Ideally, we would reserve some number of bytes, then call the writeData closure, and then go back and write the length in the reserved space. However, we would not even know how many bytes of space to reserve, because the number of bytes needed to write an integer will depend on the integer!

The solution we landed on is the following:

  • Added NIOBinaryIntegerEncodingStrategy/requiredBytesHint. This allows strategies to provide an estimate of how many bytes they need for encoding a length
  • Using this property, reserve the estimated number of bytes
  • Call the writeData closure to write the data
  • Go back to the reserved space to write the length
    • If the length ends up needing fewer bytes than we had reserved, shuffle the data back to close the gap
    • If the length ends up needing more bytes than we had reserved, shuffle the data forward to make space

This code will be most performant when the requiredBytesHint is exactly correct, because it will avoid needing to shuffle any bytes. With that in mind, we can actually make one more optimisation: when we call the writeInteger function on a strategy, we can tell the strategy that we have already reserved some number of bytes. Some encoding strategies will be able to adjust the way they encode such that they can use exactly that many bytes.

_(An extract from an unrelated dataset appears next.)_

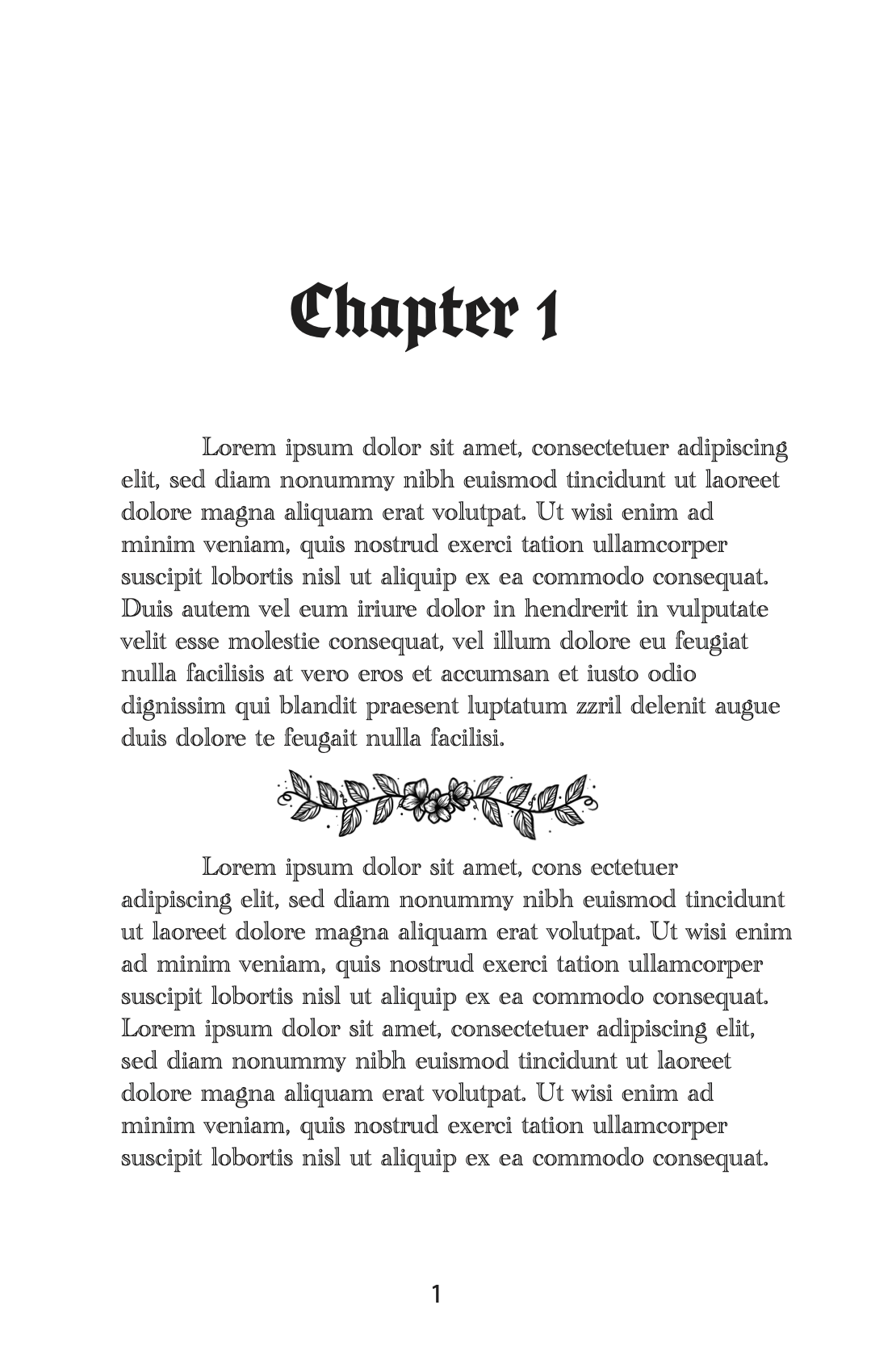 Floral chapter headers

We added the following function to the NIOBinaryIntegerEncodingStrategy protocol. This is optional to implement, and will default to simply calling the existing NIOBinaryIntegerEncodingStrategy/writeInteger(_:to:) function.

swift
/// - Parameters:
///   - integer: The integer to write
///   - reservedCapacity: The capacity already reserved for writing this integer
///   - buffer: The buffer to write into.
/// - Returns: The number of bytes used to write the integer.
func writeInteger(
    _ integer: Int,
    reservedCapacity: Int,
    to buffer: inout ByteBuffer
) -> Int

Many strategies will not be able to do anything useful with the additional reservedCapacity parameter. For example, in ASN1, there is only one possible encoding for a given integer. However, some protocols, such as QUIC, do allow less efficient encodings. E.g. it is valid in QUIC to encode the number 6 using 4 bytes, even though it could be encoded using just 1. Such encoding strategies need to make a decision here: they can either use the less efficient encoding (and therefore use more bytes to encode the integer than would otherwise be necessary), or they can use the more efficient encoding (and therefore suffer a performance penalty as the bytes need to be shuffled).